§ Task item A: Does each statement agree with the text on WCHA All-Tournament Teams: (i) the team currently includes two goaltenders; (ii) the WCHA tournament began in 1960; (iii) the honor continued to be awarded after 2016? Give yes or no for each, quoting the words of the text that settle it.
§ Task item B: How would you sum up the text on WCHA All-Tournament Teams in two sentences?

§ Text provided:
________________
= WCHA All-Tournament Teams =

The WCHA All-Tournament Team is an honor bestowed at the conclusion of the NCAA Division I Western Collegiate Hockey Association conference tournament to players who are considered to have performed best during the championship. Currently, the team is composed of three forwards, two defensemen, and one goaltender, with additional players named in the event of a tie.

Despite the tournament beginning in 1960, the WCHA All-Tournament Team wasn't named until 1988. Afterwards, it was named annually until 2016, after which the honor ceased to be awarded.
________________
Records from a dataset:
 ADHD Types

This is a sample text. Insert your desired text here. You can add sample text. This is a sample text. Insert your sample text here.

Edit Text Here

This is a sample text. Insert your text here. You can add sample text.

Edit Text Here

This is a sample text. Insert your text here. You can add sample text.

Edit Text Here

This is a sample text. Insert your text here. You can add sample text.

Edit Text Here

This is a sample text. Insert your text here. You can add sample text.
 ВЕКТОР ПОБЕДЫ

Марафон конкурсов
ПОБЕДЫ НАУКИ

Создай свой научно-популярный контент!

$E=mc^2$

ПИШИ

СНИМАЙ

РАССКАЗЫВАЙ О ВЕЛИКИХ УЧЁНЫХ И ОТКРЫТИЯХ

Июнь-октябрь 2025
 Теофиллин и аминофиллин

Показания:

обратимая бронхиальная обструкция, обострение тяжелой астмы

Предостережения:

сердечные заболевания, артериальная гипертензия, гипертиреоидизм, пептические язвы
________________
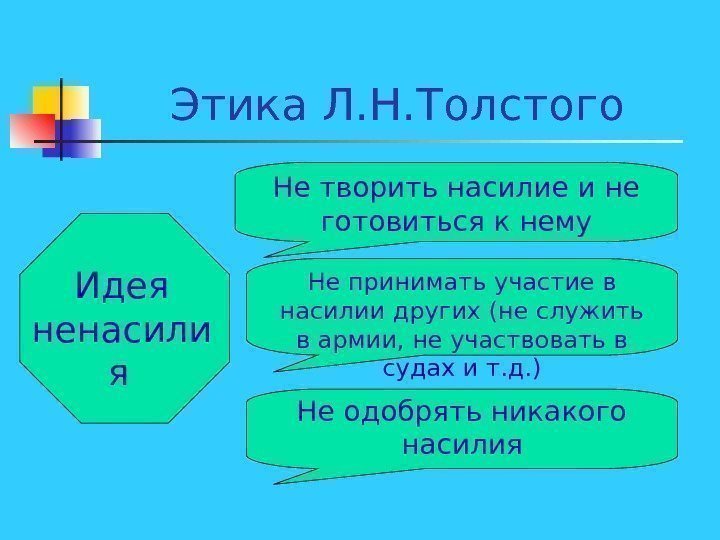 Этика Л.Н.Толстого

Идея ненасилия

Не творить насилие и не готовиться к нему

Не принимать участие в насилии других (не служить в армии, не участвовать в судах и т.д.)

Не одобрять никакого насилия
________________
§ Task response A:
(i) No: "three forwards, two defensemen, and one goaltender"
(ii) Yes: "Despite the tournament beginning in 1960"
(iii) No: "named annually until 2016, after which the honor ceased to be awarded"

§ Task response B: The WCHA All-Tournament Team honors the players considered to have performed best at the Western Collegiate Hockey Association conference tournament. It currently consists of three forwards, two defensemen, and one goaltender, and although the tournament began in 1960, the team was first named in 1988 and then awarded every year until 2016, when the honor ceased.